All three candidates are making last-minute appeals to Tory MPs.
- Sunak has promised to maintain the rules that in effect ban new onshore windfarms in England. He made the pledge as he promised that he would also set a new “energy sovereignty” target for 2045, so that at that point the UK produces as much energy as it uses. Sunak said:
I am committed to net zero by 2050, but that can’t mean neglecting our energy security. So although the legal target for energy sovereignty will be 2045 and I will work night and day to ensure we beat that target, securing a safer future for the next generation.
Wind energy will be an important part of our strategy, but I want to reassure communities that as prime minister I would scrap plans to relax the ban on onshore wind in England, instead focusing on building more turbines offshore.
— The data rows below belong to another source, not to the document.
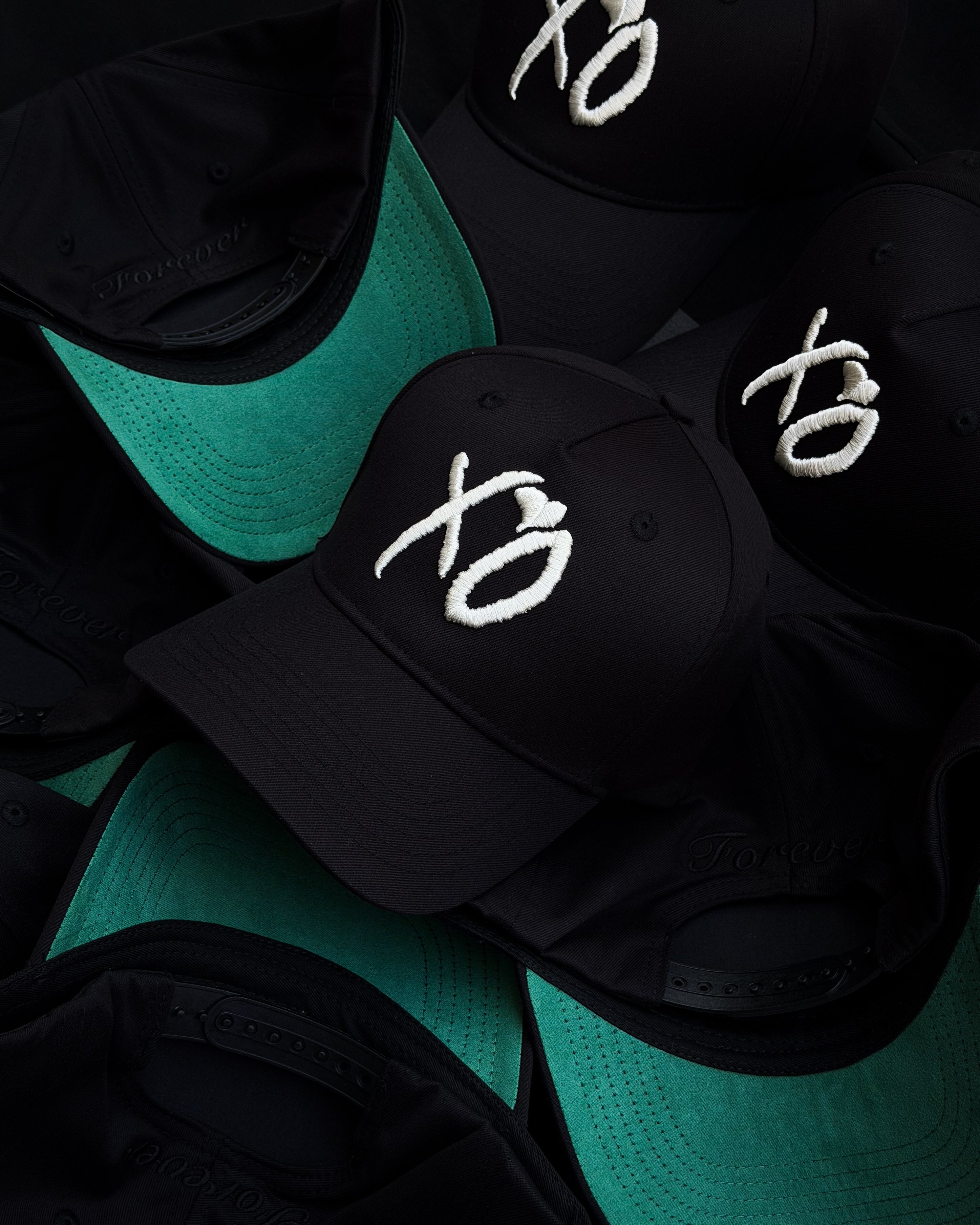 BLACK XO HAT – Giorgia Rose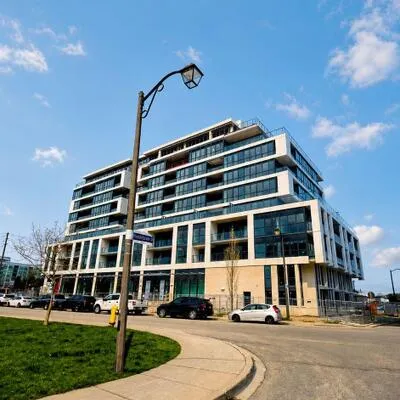 743,&nbsp;Warden, Clairlea-Birchmount, Toronto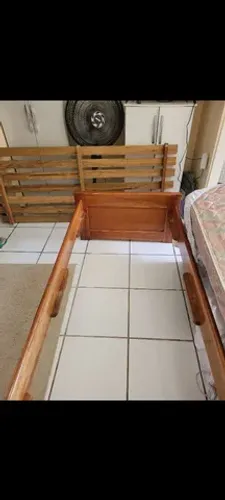 Cama de solteiro com madeira de lei Angelim Pedra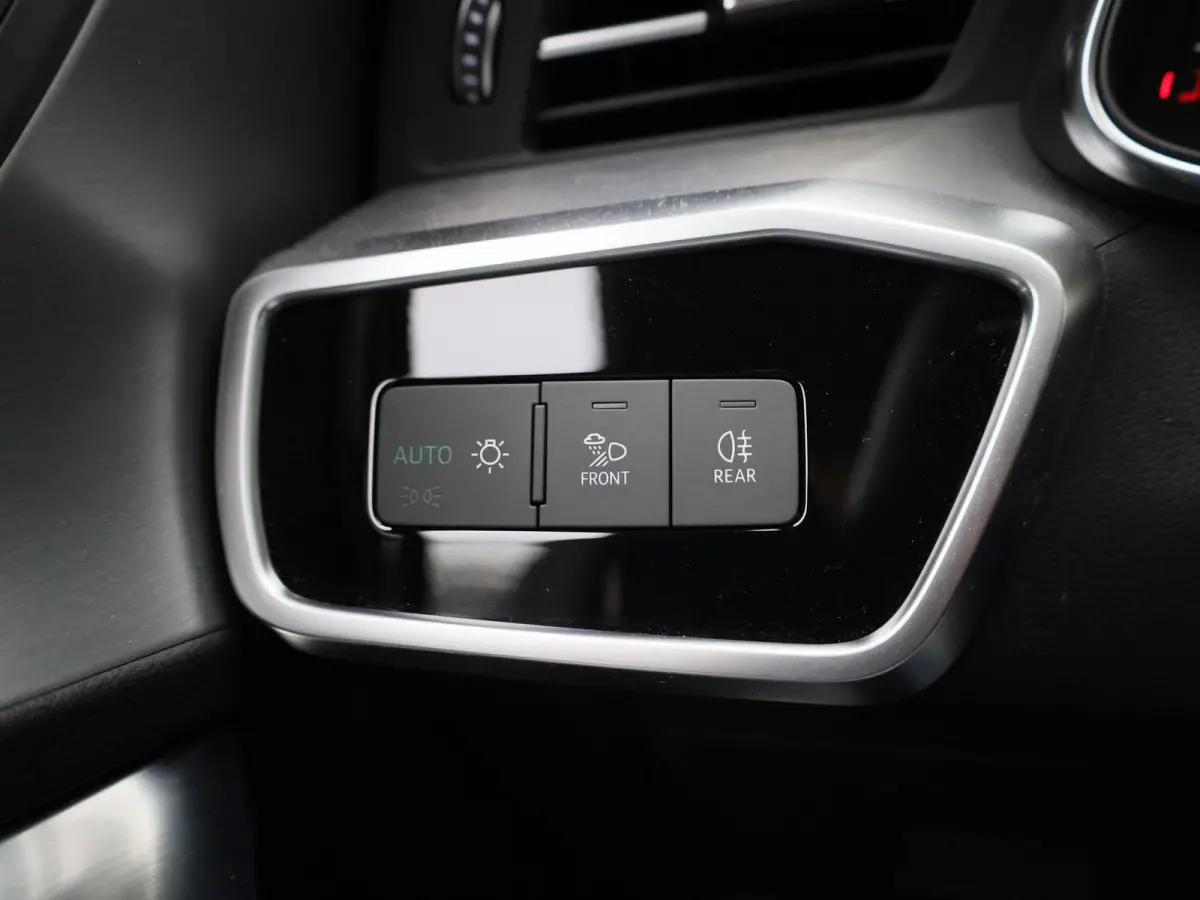50 TFSI e quattro Pro Line S 299 PK l Adaptive cruise control | Navigatie | Bang & Olufsen | Climate Control l Head-up display l Uitgebreide voorverwarming + ventilatie | Apple Carplay | And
David Cameron’s government stopped the creation of new onshore windfarms in England by excluding them from subsidies available for other forms of renewable energy and tightening the planning laws, making it easier for communities to block developments. Johnson’s government has floated the prospect of lifting these restrictions. Although onshore wind is a cheap form of renewable energy, the turbines are particularly unpopular with activists in Tory constituencies.
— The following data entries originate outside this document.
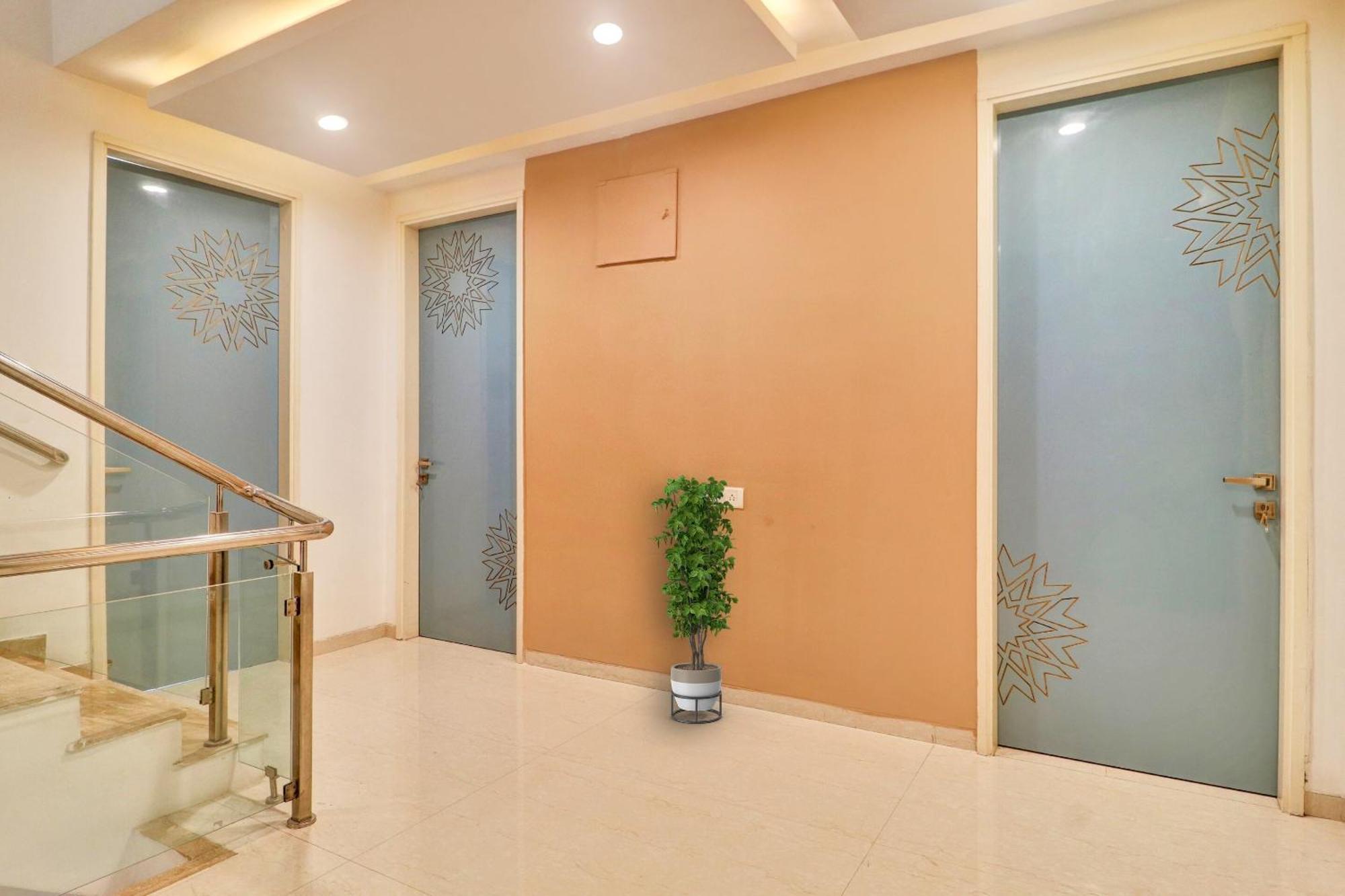 Oyo Flagship Ekasila Hotel 3*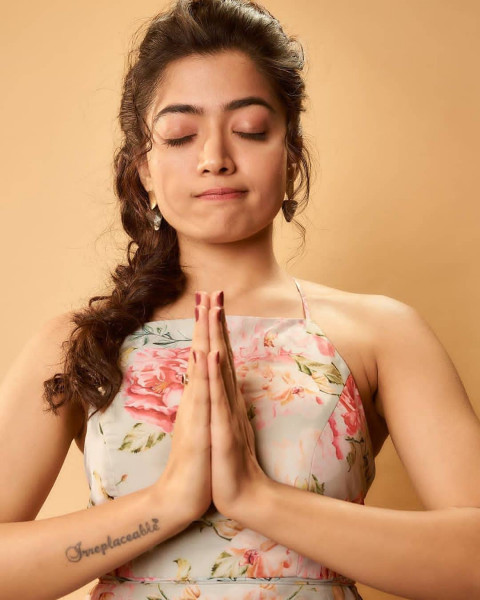 Rashmika Mandanna Beautiful HD Photoshoot Photos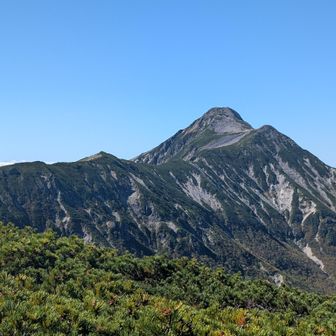 笠ヶ岳への縦走路
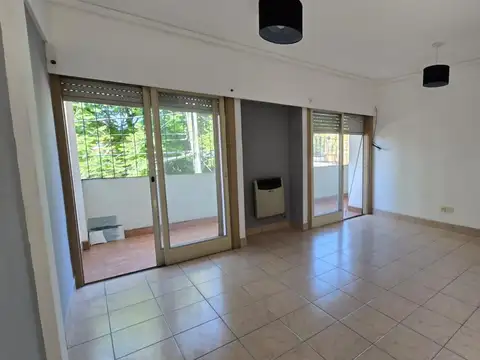 Departamento 3 ambientes en alquiler Castelar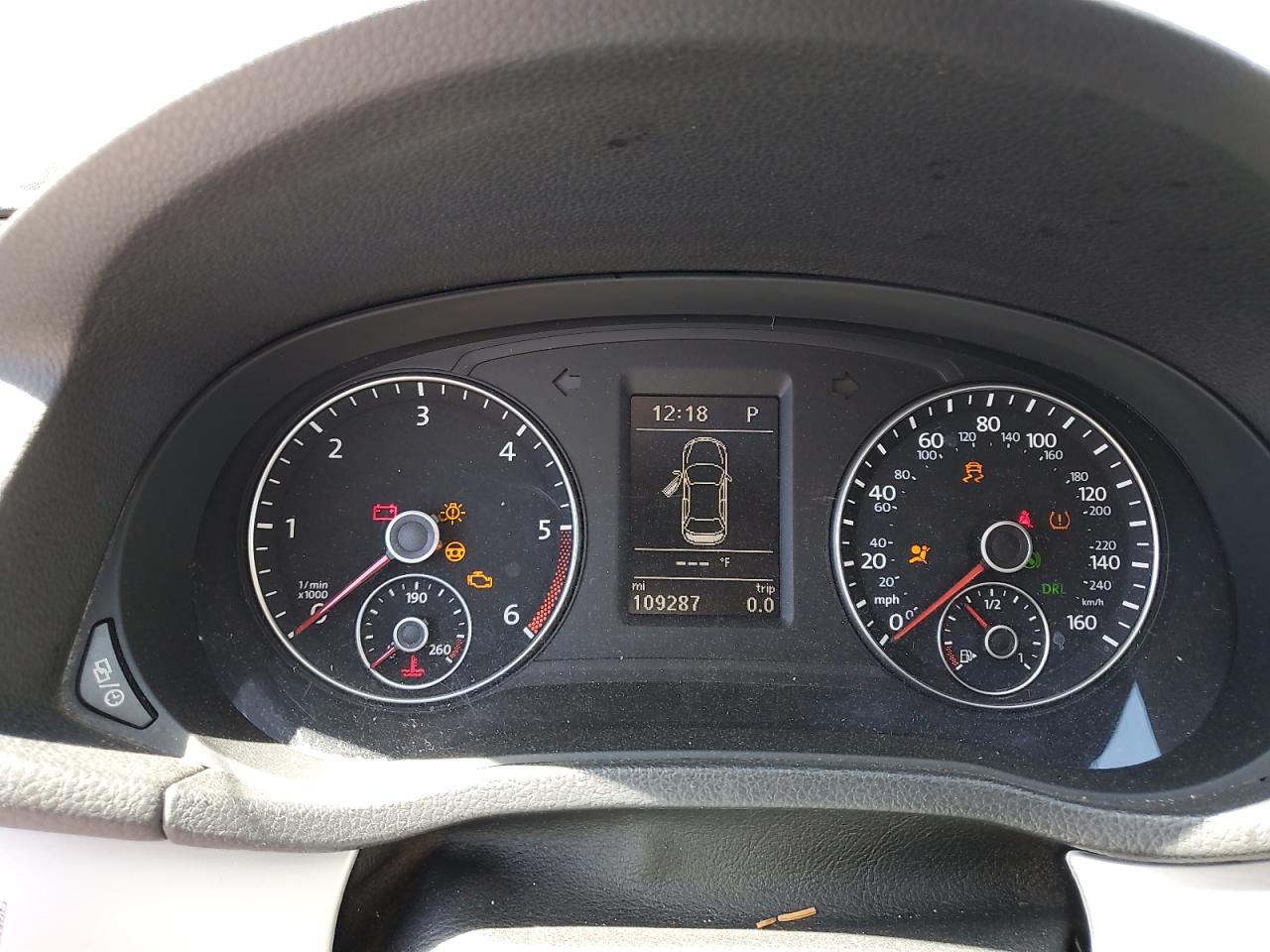 1VWBN7A35DC133592 2013 Volkswagen Passat Se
- Truss has said that she will lead “a government of all the talents” is she becomes PM. In an article for the Daily Telegraph, in which she restates her commitment to reversing the national insurance rise and temporarily suspending the green levy on energy bill, she says:
As prime minister, I would unite the party and lead a government of all the talents that includes the best and brightest from across the Conservatives. The quality of candidates that have taken part in this leadership race reflects how healthy our party is and how alive with ideas it remains.
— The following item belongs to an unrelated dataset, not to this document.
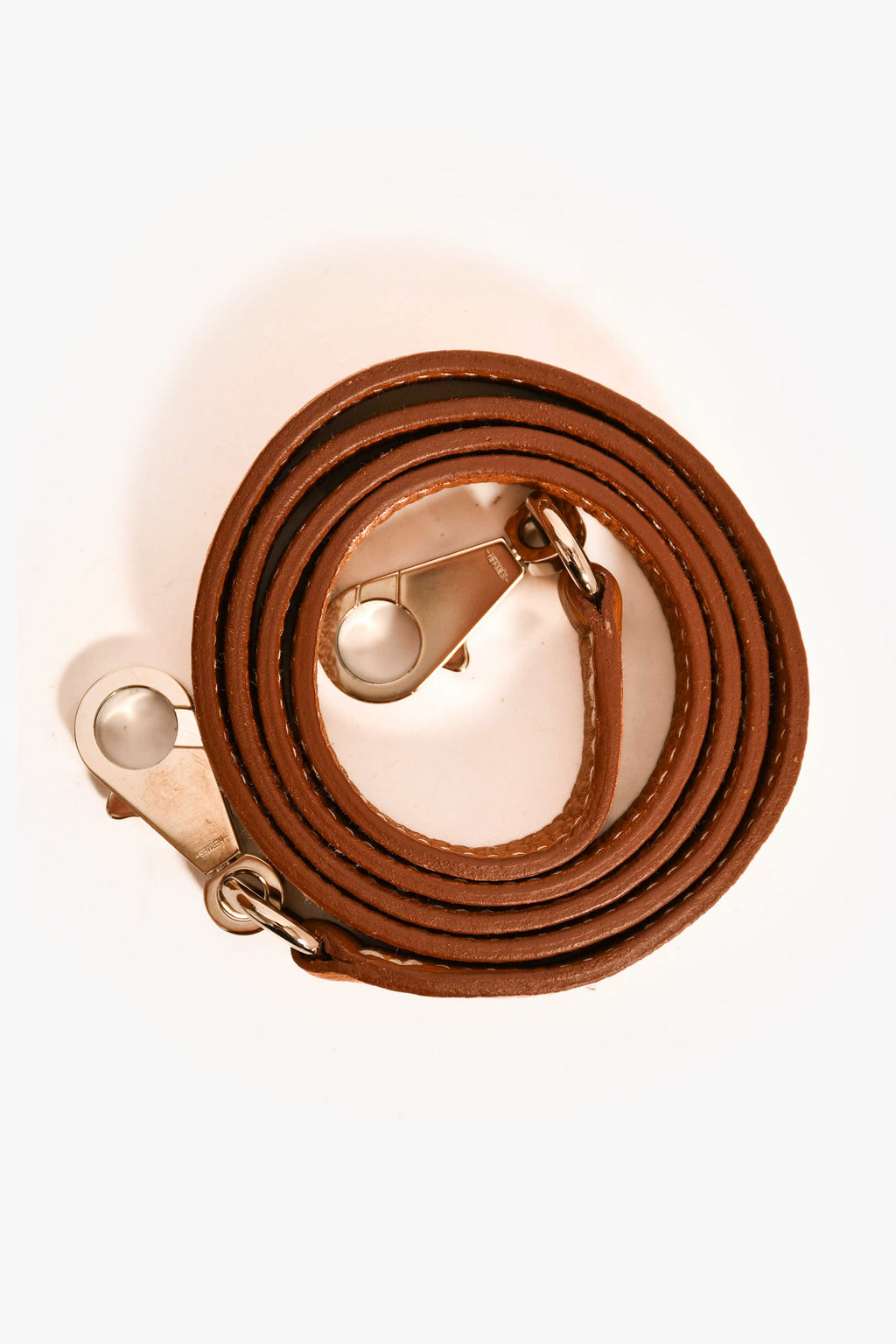 Hermès 2021 Gold Togo Leather Retourne Kelly 28 with Strap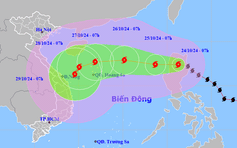 Bão Trà Mi mạnh lên trên Biển Đông, hướng vào Đà Nẵng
This implies MPs from all wings of the party could be included in her government. Truss’s supporters are also been reviving suggestions that Mordaunt is not experienced enough to be PM. Simon Clarke, a Truss supporter and chief secretary to the Treasury, said one reason why he was supporting Truss was that she was ready for the job “on day one”.
- Mordaunt has insisted that she is the only candidate offering “a genuine fresh start’. A source from her campaign team told journalists.
Today is about continuity vs change for the Conservative party. Penny’s been speaking with colleagues already this morning and so many of Tom and Kemi’s backers are calling out for change. As the only one not in Johnson’s cabinet, Penny is the sole MP left in the race who offers a genuine fresh start. Not every candidate would win an election, but time and time again the polls show that Penny is the candidate Labour fear the most.
MPs have a choice today – the same old or a new start for the Conservative party. Their colleagues, party members, and voters across the country are crying out for something new but only Penny Mordaunt can deliver that.
Here is the agenda for the day.
10am: Tom Tugendhat, the former Tory leadership candidate, hosts an LBC phone-in, standing in for James O’Brien, who is on holiday.
12pm: Boris Johnson takes PMQs for the last time as prime minister, facing Keir Starmer.
After 12.45pm: MPs begin the final day’s debate on the Northern Ireland protocol bill.
1pm: Conservative MPs start voting in the fifth parliamentary ballot for the party leadership. And it should be the final one, unless there is a draw, in which case a further ballot would take place. The ballot closes at 3pm.
4pm: Sir Graham Brady, the chair of the 1922 Committee, announces the results of the ballot – which should produce the names of the two candidates who will be on the final ballot for party members.